Exercise description
Repeat the entire listing exactly as written.

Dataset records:
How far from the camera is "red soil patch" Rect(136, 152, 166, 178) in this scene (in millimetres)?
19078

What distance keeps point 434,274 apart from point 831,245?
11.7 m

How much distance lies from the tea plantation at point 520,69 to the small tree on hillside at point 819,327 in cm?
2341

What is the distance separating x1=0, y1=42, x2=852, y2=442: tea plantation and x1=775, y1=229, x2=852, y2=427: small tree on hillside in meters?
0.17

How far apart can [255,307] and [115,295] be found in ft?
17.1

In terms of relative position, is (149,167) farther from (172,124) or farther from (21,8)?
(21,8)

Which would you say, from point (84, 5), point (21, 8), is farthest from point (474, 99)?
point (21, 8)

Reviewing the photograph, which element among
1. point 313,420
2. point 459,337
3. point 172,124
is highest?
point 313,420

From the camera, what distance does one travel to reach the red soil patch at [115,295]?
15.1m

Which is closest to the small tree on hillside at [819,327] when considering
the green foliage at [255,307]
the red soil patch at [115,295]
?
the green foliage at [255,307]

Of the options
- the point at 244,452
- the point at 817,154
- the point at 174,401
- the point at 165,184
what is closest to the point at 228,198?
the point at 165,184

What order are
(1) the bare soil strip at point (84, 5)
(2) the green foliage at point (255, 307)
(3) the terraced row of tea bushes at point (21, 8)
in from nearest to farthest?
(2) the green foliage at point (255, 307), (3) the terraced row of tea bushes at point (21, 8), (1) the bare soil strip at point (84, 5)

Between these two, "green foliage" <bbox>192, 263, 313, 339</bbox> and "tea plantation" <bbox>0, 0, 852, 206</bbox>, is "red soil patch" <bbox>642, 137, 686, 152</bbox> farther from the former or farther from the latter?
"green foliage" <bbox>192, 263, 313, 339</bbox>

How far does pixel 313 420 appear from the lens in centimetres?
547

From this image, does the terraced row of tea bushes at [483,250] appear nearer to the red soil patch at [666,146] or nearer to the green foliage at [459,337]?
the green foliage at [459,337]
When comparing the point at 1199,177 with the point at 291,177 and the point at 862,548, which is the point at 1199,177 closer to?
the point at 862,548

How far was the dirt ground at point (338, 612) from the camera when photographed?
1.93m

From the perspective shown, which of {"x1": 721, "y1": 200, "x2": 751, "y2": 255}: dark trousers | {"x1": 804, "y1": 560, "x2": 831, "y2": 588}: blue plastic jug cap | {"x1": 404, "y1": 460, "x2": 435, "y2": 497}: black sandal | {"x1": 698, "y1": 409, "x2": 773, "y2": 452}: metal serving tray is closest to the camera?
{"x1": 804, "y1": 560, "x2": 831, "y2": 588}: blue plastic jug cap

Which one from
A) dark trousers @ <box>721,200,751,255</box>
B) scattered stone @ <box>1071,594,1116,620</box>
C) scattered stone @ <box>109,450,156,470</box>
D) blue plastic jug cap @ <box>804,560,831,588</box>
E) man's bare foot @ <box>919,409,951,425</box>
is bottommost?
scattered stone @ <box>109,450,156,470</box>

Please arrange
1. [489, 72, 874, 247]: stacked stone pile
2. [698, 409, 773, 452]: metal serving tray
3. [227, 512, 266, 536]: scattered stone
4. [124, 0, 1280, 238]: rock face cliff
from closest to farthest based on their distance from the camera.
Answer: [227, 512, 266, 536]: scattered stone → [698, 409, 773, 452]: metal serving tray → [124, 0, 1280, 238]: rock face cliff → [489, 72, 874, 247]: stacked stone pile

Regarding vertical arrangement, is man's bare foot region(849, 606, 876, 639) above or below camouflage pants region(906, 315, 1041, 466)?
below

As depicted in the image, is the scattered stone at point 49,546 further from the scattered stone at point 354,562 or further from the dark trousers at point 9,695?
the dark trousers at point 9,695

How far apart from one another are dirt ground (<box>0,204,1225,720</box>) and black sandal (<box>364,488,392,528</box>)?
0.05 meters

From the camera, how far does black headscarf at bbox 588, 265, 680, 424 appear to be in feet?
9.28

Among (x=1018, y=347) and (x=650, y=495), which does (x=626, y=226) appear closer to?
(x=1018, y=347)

Written response
How far from the camera is "red soil patch" Rect(136, 152, 166, 178) in this scene (in millimetres)?
19078

What distance keeps point 434,274 apart from point 831,245?
11.7 m

How much distance lies from the tea plantation at point 520,69 to the small tree on hillside at point 819,327 in cm?
2341

What is the distance separating x1=0, y1=42, x2=852, y2=442: tea plantation and x1=775, y1=229, x2=852, y2=427: small tree on hillside in meters?
0.17

How far apart can [255,307] and [115,295] be found in ft?
17.1

In terms of relative position, is (149,167) farther from (172,124) or farther from (21,8)?
(21,8)

Which would you say, from point (84, 5), point (21, 8), is farthest from point (474, 99)?
point (21, 8)

Reviewing the photograph, which element among
1. point 313,420
2. point 459,337
3. point 172,124
is highest?
point 313,420

From the camera, what distance does one travel to reach the red soil patch at [115,295]?
15.1m

Which is closest to the small tree on hillside at [819,327] when considering
the green foliage at [255,307]
the red soil patch at [115,295]
?
the green foliage at [255,307]

Of the options
- the point at 244,452
- the point at 817,154
- the point at 174,401
- the point at 165,184
what is closest to the point at 228,198?
the point at 165,184

What order are
(1) the bare soil strip at point (84, 5)
(2) the green foliage at point (255, 307)
(3) the terraced row of tea bushes at point (21, 8)
in from nearest to farthest?
(2) the green foliage at point (255, 307), (3) the terraced row of tea bushes at point (21, 8), (1) the bare soil strip at point (84, 5)

Between these two, "green foliage" <bbox>192, 263, 313, 339</bbox> and "tea plantation" <bbox>0, 0, 852, 206</bbox>, is "red soil patch" <bbox>642, 137, 686, 152</bbox> farther from the former or farther from the latter?
"green foliage" <bbox>192, 263, 313, 339</bbox>

How far does pixel 313 420 appear from the lens in centimetres?
547

From this image, does the terraced row of tea bushes at [483,250] appear nearer to the red soil patch at [666,146] or nearer to the green foliage at [459,337]?
the green foliage at [459,337]
When comparing the point at 1199,177 with the point at 291,177 and the point at 862,548, which is the point at 1199,177 closer to?
the point at 862,548

How far was the dirt ground at point (338, 612) from the camera when photographed?
1.93m

From the perspective shown, which of {"x1": 721, "y1": 200, "x2": 751, "y2": 255}: dark trousers | {"x1": 804, "y1": 560, "x2": 831, "y2": 588}: blue plastic jug cap | {"x1": 404, "y1": 460, "x2": 435, "y2": 497}: black sandal | {"x1": 698, "y1": 409, "x2": 773, "y2": 452}: metal serving tray is closest to the camera?
{"x1": 804, "y1": 560, "x2": 831, "y2": 588}: blue plastic jug cap

Which one from
A) dark trousers @ <box>721,200,751,255</box>
B) scattered stone @ <box>1071,594,1116,620</box>
C) scattered stone @ <box>109,450,156,470</box>
D) blue plastic jug cap @ <box>804,560,831,588</box>
E) man's bare foot @ <box>919,409,951,425</box>
is bottommost?
scattered stone @ <box>109,450,156,470</box>

Please arrange
1. [489, 72, 874, 247]: stacked stone pile
2. [698, 409, 773, 452]: metal serving tray
3. [227, 512, 266, 536]: scattered stone
4. [124, 0, 1280, 238]: rock face cliff
from closest to farthest based on their distance from the camera.
Answer: [227, 512, 266, 536]: scattered stone → [698, 409, 773, 452]: metal serving tray → [124, 0, 1280, 238]: rock face cliff → [489, 72, 874, 247]: stacked stone pile

Regarding vertical arrangement, is man's bare foot region(849, 606, 876, 639) above or below camouflage pants region(906, 315, 1041, 466)?
below

As depicted in the image, is the scattered stone at point 49,546 further from the scattered stone at point 354,562 or further from the dark trousers at point 9,695?
the dark trousers at point 9,695

How far apart from one another are dirt ground (<box>0,204,1225,720</box>) and black sandal (<box>364,488,392,528</box>)?
0.05 meters

From the camera, how far does black headscarf at bbox 588, 265, 680, 424 appear to be in feet?
9.28

Among (x=1018, y=347) and (x=650, y=495), which does (x=626, y=226) appear closer to?
(x=1018, y=347)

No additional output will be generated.